This is book 11 in the Inspector Banks series of which I have read quite a few by now. They are all well written, although my personal interest in the plots differ a lot from book to book. Cold is the Grave sort of falls middle of the road. Its a long read, and the first third didn’t really interest me, although I could see once the story got moving, why the first third had to be there in the first place. I also found the book to be about 50 pages too long, but that is a minor detail, since it is indeed well written.
Banks is being sent to London from his Yorkshire turf to help finding Emily, the runaway daughter of his boss, chief of police Jerry Riddle. Riddle has political ambitions, and he asks Banks to do this investigation at most discreet. Riddle and his cool wife Rosalind, the lawyer, are not interested in having their wild daughter tarnish the Riddle family’s reputation.

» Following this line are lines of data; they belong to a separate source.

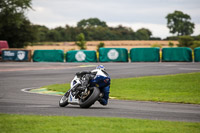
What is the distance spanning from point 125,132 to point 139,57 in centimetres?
3478

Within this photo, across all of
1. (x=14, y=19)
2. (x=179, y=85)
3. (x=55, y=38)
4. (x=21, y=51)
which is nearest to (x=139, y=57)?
(x=21, y=51)

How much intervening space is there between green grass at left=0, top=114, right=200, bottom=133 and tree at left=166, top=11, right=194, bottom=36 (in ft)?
440

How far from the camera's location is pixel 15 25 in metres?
65.4

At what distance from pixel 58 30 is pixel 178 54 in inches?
3190

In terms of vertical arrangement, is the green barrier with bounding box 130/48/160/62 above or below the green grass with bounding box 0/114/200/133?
above

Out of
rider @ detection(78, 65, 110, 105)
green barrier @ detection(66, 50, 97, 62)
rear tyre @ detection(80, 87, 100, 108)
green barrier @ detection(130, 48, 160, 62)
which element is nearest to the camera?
rear tyre @ detection(80, 87, 100, 108)

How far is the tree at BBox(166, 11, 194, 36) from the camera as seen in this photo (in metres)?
141

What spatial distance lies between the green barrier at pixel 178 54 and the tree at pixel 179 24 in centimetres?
10053

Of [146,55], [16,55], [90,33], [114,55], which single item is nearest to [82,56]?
[114,55]

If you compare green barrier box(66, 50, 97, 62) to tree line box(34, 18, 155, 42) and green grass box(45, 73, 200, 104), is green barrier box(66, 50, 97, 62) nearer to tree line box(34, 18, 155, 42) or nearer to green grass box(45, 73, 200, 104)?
green grass box(45, 73, 200, 104)

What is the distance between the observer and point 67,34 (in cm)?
11475

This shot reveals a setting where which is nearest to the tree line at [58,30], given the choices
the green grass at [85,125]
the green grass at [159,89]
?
the green grass at [159,89]

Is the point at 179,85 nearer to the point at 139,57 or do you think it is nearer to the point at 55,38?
the point at 139,57

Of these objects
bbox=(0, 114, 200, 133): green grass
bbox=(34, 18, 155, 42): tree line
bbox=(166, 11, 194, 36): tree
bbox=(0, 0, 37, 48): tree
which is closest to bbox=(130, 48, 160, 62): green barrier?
bbox=(0, 0, 37, 48): tree
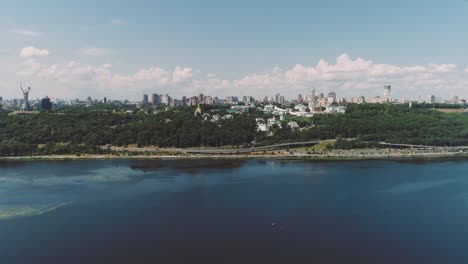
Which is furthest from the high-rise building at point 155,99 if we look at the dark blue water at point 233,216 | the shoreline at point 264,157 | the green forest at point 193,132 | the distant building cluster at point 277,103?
the dark blue water at point 233,216

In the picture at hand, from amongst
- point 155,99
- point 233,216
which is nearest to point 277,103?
point 155,99

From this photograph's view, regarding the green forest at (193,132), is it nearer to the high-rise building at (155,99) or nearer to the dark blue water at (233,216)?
the dark blue water at (233,216)

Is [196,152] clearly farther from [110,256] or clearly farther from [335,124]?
[110,256]

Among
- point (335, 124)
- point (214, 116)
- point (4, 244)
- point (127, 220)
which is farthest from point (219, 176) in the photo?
point (214, 116)

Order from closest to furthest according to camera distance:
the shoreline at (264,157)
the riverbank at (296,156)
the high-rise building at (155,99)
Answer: the shoreline at (264,157) < the riverbank at (296,156) < the high-rise building at (155,99)

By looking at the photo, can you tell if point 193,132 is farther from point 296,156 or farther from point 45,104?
point 45,104

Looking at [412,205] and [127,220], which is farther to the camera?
[412,205]
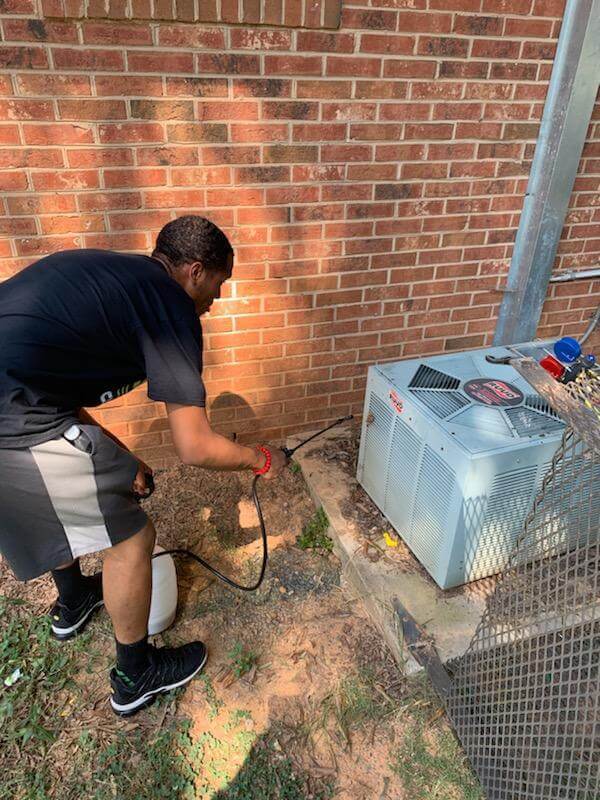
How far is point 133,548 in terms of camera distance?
2014 mm

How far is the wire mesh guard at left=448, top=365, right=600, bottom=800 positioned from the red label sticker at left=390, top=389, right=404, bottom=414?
2.59 ft

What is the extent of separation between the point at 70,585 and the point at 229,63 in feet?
7.72

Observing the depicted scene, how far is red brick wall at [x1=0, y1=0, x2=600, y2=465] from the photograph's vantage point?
8.05 ft

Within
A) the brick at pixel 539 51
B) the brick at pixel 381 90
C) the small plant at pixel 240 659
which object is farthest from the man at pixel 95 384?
the brick at pixel 539 51

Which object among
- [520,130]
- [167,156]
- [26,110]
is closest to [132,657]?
[167,156]

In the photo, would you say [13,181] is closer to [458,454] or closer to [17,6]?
[17,6]

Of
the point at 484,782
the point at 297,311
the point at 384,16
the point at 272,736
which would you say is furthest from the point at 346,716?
the point at 384,16

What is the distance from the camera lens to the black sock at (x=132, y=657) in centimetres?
214

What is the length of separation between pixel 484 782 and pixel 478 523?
88 cm

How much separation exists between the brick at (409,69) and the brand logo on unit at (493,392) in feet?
5.06

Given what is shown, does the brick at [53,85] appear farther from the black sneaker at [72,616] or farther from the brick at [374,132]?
the black sneaker at [72,616]

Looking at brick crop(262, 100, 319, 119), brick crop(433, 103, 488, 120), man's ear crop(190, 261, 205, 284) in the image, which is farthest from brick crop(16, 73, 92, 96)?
brick crop(433, 103, 488, 120)

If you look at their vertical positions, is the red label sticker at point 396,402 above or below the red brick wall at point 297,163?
below

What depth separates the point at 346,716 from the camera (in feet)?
7.25
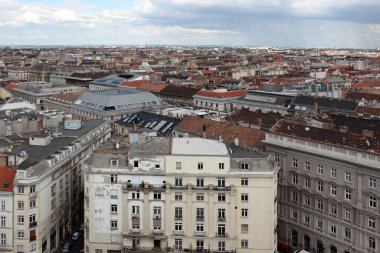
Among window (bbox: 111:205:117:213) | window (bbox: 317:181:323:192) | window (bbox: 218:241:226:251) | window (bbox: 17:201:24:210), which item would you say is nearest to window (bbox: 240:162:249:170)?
window (bbox: 218:241:226:251)

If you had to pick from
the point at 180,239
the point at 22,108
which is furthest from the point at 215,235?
the point at 22,108

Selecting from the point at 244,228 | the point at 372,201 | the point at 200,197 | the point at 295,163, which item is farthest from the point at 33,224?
the point at 372,201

Banks unwillingly travels to London, manages to find Emily and delivers her relatively safe and sound to her family again.
Later a couple of lowlife criminals are found murdered, and as the investigations into those murders begin, Emily shows up again, asking Banks to meet with her. Soon it becomes clear that some of Emily’s aquaintances in London could be involved in the murders of the low life criminals. Before Banks and his team manages to crack open the case completely, dramatic things happen, and the investigation takes on a whole other direction.
And this is where the story becomes a real mystery, with twists and turns, one more surprising than the other. In the end it is all being wrapped up – even Banks’ love life which has been unsteady since his wife Sandra left him in an earlier book. The last part of the book was definitely the best, and I am already looking forward to the next one in the series, Aftermath.